Begin GIVEN INFORMATION

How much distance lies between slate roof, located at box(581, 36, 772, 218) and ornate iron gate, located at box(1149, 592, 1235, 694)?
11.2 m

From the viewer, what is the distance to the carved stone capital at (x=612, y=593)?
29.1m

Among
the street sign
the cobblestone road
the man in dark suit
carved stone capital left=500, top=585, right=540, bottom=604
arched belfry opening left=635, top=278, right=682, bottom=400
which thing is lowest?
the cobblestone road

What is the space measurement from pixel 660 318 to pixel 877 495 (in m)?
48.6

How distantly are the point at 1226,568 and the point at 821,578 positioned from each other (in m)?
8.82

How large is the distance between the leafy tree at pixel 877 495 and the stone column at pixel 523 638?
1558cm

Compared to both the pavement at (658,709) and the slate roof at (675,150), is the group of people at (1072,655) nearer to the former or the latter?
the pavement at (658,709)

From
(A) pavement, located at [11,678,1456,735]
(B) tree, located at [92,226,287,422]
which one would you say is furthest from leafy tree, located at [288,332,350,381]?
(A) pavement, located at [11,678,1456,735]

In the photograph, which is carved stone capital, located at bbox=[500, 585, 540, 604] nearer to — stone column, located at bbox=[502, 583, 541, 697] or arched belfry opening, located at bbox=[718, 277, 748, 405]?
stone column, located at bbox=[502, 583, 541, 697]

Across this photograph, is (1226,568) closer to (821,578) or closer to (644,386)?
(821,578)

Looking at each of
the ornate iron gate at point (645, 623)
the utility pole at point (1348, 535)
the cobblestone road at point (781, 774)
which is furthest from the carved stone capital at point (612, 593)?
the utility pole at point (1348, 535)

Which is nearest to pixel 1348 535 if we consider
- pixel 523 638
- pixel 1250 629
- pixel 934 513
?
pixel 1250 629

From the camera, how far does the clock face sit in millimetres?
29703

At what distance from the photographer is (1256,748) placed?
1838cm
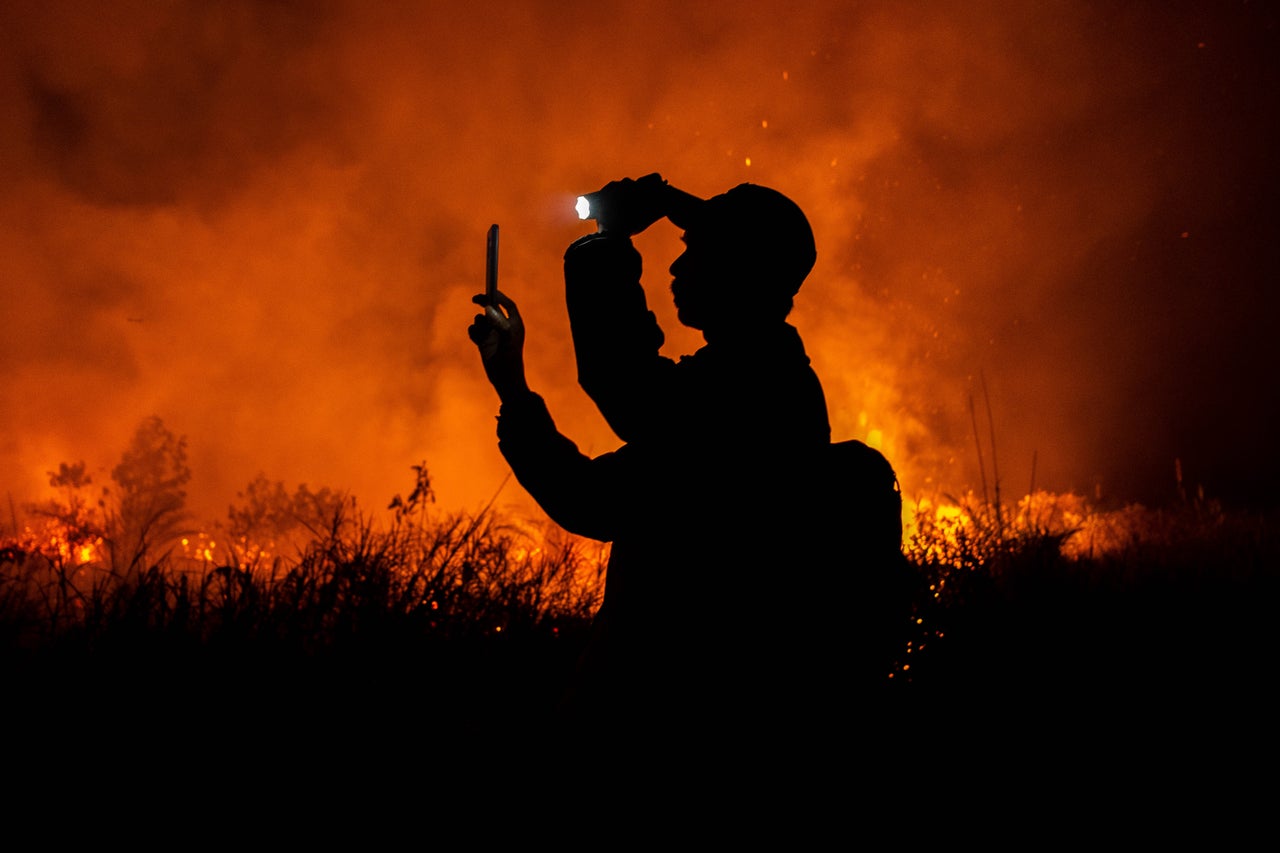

End GIVEN INFORMATION

#### DO THIS
Can you write out every line of the data again, from the line with "Which is nearest" through the end of the data, adding 147 to each pixel coordinate and distance in the answers? Leave the pictures out.

#### REPLY
Which is nearest to pixel 1348 535 if we consider
- pixel 523 638
- pixel 1250 629
- pixel 934 513
?
pixel 1397 776

From the camera, how far does the clock face sit in millimetres?
29850

At what distance from the photographer is (1256,748) placed?
1985cm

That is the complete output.